The trial judge had assessed damages based on the inheritance that Julie, Brian and Dean were to receive from their parents, approximately $300,000 each, which the judge then bumped up to $350,000 each, because Robert had received his inheritance earlier.
The appeal judge rejected that approach to calculating damages, and said, at best, that the work of the children replaced the cost of a farm worker at a (then) salary of $750 a month, for seven years, or $63,000. That amount was approximately 5.25% of the value of the farm assets in 1983, or 1.3% each of the value of the farm. With a value for farm assets at trial of $12 million minus debt of $1 million, the appeal judge came up with $145,000 per child, rather than $350,000 per child, as compensation for the foregone wages.
The appeal judge said that what the children were to receive as an inheritance had nothing to do with the value of their contributed labour.
The result in the case can provide ranchers with some reassurance that farm work done by children during their school years will generally not support an award of compensation to them, absent a situation where the economic benefits to the parents that are grossly disproportionate to the benefits that the children have as members of the family, or where work by the children is manifestly detrimental to their health and well-being.
There are also some lessons to be learned from this case about participation in litigation. Anyone can sue anyone else for anything at any time.
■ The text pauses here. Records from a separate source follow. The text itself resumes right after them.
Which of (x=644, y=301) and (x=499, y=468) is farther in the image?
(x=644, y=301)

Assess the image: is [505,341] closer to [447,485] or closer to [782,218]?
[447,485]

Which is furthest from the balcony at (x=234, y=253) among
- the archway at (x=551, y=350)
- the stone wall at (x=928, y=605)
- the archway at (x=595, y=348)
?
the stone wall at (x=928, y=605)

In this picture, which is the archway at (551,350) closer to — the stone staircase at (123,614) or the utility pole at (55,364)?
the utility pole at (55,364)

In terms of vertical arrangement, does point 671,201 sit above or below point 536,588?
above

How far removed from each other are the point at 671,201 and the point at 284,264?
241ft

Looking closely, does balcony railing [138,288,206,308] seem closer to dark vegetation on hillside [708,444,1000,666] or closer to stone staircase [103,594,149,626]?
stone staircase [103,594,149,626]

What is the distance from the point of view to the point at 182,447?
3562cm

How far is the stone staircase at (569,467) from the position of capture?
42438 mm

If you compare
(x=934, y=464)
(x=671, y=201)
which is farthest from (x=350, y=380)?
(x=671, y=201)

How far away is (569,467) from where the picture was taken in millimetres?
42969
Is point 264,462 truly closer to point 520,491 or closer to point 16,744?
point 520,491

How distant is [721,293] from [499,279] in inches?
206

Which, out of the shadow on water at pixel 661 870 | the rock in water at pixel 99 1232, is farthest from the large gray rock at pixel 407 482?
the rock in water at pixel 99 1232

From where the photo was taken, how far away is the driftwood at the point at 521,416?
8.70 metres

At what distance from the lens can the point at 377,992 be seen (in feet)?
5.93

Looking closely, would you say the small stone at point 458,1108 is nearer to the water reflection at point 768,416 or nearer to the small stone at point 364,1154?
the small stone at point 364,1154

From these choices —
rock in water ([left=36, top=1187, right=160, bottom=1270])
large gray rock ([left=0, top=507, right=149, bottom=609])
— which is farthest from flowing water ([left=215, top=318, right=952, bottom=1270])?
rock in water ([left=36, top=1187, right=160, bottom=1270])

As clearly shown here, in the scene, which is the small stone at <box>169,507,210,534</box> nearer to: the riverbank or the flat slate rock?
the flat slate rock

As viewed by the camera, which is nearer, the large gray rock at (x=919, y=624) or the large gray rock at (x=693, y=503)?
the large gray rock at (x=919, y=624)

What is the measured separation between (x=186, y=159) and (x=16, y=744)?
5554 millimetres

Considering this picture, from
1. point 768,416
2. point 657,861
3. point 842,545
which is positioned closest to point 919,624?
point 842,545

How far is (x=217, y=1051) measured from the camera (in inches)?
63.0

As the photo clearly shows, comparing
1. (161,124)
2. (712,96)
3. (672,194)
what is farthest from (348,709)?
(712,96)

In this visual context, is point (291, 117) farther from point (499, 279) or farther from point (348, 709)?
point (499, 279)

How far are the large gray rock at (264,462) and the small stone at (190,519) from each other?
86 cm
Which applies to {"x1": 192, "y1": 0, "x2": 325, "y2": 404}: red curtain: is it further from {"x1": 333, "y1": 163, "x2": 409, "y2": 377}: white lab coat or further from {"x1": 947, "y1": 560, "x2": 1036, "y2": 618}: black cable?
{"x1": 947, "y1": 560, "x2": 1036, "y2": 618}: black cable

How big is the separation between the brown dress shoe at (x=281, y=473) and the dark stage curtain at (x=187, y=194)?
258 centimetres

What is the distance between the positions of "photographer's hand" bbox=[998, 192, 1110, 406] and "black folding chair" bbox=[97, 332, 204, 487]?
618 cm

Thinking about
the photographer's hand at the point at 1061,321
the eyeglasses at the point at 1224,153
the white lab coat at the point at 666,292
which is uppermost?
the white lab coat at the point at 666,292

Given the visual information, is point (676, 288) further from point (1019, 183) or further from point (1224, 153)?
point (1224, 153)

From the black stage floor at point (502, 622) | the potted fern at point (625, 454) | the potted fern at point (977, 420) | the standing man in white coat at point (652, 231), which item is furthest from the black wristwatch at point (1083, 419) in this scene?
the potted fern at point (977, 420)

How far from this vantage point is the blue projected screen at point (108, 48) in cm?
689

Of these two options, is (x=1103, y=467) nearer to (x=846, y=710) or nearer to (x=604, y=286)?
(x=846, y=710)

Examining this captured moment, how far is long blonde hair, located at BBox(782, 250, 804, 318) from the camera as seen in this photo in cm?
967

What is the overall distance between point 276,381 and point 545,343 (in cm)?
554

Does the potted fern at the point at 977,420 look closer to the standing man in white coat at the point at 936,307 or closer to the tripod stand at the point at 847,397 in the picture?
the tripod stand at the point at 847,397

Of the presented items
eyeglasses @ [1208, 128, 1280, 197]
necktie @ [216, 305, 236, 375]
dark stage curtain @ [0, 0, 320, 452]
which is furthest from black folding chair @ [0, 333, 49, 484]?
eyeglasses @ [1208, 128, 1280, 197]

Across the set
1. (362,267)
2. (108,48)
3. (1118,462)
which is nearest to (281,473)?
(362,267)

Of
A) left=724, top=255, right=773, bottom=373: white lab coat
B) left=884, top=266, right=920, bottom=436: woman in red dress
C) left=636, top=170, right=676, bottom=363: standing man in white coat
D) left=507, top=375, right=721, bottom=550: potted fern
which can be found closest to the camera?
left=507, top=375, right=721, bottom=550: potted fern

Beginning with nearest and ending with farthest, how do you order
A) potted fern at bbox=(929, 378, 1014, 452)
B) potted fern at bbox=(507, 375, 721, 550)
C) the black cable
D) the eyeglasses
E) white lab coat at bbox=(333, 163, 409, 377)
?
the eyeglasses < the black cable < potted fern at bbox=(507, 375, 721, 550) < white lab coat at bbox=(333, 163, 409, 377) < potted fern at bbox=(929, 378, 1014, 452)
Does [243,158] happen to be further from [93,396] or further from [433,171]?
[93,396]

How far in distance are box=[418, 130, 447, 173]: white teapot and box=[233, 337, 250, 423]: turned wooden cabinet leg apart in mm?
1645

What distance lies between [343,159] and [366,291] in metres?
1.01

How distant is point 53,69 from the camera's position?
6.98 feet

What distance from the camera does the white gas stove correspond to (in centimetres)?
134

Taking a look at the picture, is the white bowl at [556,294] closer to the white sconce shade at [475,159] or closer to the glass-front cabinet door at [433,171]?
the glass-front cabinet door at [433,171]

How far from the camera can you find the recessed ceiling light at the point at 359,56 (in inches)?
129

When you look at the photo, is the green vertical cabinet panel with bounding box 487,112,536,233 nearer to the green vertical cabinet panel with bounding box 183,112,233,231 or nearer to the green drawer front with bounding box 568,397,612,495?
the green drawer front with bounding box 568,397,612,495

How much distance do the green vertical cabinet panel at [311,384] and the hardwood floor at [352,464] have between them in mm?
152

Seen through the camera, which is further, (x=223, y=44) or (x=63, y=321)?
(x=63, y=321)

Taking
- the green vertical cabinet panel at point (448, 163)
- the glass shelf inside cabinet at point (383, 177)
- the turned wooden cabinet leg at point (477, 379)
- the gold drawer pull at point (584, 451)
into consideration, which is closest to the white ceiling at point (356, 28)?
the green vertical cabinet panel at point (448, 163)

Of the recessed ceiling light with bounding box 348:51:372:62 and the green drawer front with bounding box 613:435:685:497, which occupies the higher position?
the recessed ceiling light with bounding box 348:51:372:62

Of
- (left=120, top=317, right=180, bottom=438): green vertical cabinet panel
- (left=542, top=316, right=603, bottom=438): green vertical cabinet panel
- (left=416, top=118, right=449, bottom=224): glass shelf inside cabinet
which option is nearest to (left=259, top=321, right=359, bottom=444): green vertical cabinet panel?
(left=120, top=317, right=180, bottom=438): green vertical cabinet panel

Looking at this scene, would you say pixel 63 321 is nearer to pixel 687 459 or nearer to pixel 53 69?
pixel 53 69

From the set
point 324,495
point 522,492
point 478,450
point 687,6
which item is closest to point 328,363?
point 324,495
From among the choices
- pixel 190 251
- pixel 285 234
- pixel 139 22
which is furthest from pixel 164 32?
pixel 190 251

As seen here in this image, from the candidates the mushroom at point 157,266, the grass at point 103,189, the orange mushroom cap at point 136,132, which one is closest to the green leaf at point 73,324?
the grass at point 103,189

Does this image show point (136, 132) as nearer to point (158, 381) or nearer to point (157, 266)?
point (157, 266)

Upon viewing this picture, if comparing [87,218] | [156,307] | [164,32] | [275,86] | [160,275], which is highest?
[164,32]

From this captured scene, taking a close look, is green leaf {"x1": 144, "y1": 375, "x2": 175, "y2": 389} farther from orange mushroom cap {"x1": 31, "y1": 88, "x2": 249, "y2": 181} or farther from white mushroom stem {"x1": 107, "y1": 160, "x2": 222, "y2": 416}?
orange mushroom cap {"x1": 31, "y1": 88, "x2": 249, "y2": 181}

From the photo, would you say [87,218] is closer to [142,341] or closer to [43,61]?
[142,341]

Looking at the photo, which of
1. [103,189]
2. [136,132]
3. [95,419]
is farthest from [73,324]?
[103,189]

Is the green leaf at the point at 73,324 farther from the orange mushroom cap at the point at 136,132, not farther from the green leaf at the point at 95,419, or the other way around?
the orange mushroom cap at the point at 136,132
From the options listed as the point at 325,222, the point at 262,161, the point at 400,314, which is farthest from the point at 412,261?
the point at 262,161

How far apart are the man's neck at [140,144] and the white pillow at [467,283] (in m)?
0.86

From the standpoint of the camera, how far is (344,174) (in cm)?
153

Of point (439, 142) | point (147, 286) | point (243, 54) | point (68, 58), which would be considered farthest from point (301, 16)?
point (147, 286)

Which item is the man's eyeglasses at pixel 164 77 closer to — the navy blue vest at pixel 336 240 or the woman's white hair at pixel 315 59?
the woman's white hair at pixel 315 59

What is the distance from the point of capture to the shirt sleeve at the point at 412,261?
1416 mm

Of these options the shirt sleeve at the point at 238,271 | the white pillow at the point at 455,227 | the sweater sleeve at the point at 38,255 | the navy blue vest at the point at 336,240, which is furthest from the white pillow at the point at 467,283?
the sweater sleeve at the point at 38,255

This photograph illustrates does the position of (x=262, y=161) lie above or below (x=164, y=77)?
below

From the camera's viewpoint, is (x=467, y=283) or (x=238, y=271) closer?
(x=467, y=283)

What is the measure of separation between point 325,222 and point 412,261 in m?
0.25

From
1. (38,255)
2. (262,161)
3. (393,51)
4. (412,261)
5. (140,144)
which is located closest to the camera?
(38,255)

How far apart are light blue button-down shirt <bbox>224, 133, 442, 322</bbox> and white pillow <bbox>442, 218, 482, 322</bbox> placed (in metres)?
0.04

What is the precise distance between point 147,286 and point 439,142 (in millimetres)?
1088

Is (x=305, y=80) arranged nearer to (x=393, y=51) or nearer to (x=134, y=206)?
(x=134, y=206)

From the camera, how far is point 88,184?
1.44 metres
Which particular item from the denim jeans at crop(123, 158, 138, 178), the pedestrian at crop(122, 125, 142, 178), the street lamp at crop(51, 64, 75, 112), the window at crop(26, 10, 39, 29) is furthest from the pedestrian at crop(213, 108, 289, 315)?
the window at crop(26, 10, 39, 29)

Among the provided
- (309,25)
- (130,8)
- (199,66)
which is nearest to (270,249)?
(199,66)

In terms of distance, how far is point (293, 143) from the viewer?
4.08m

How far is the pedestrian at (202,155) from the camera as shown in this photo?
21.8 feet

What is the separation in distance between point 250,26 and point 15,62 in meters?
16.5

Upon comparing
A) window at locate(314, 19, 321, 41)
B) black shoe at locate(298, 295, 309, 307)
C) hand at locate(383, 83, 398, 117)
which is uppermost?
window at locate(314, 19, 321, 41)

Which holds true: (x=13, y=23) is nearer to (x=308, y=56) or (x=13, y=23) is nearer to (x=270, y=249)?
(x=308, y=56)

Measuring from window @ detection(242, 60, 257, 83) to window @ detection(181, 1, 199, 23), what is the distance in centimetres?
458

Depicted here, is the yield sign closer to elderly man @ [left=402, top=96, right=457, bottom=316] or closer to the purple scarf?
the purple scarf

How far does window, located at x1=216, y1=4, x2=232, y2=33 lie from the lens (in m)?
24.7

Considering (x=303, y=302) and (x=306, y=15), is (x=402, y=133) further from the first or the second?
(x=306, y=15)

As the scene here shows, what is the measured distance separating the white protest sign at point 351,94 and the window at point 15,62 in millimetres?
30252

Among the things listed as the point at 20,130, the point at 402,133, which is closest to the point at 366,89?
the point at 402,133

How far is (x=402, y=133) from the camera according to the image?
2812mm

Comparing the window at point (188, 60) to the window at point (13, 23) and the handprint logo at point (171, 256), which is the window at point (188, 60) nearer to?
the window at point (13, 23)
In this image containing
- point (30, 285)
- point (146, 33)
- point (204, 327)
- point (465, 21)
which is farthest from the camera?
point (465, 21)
That doesn't mean the claimant will be successful. It just means that anyone can be unexpectedly dragged into incredibly costly litigation, which would be ruinous to most farmers. Twenty days of trial plus appeal…I can't even speculate about the cost.
In this case, the work that resulted in an award at trial in 2015, was performed roughly 40 years earlier, although the plaintiffs alleged more recent uncompensated work. That's a very long look back. One of the main participants, Samuel, had died, and Sylvia was very ill at trial and could not give evidence, so the long delay meant that evidence from important witnesses had been lost. Good records, not just a good memory, can be vital.